Reading text ::

════════════════════

T 0695/98 () of 30.11.1999

European Case Law Identifier: ECLI:EP:BA:1999:T069598.19991130
Date of decision: 30 November 1999
Case number: T 0695/98
Application number: 85106702.5
IPC class: H04L 12/58
Language of proceedings: EN
Distribution: C
Download and more information:
Decision text in EN (PDF, 25 KB)
Documentation of the appeal procedure can be found in the Register
Bibliographic information is available in: EN
Versions: Unpublished
Title of application: Synchronous packet voice/data communications system
Applicant name: Cisco Technolgy, Inc.
Opponent name: Siemens AG
Board: 3.5.01
Headnote: -
Relevant legal provisions:
European Patent Convention 1973 Art 52(1)
European Patent Convention 1973 Art 56
Keywords: Inventive step (no)

════════════════════

Dataset excerpt ::
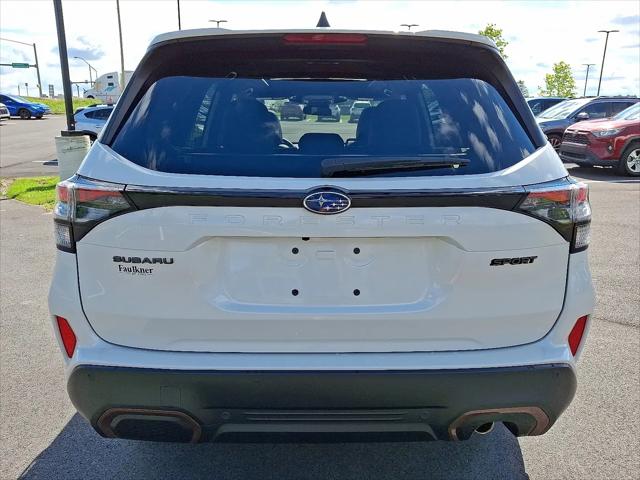 2025 Subaru Forester Sport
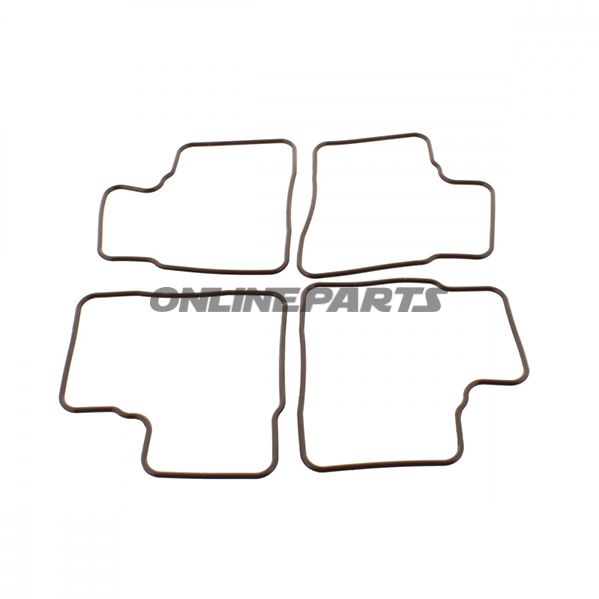 Float Bowl Gasket 4-Piece Setinhalt 4 Stück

════════════════════

What the task asks :: According to the case record, what is the title of the application? Rely only on the case record when answering.

Task answer :: Synchronous packet voice/data communications system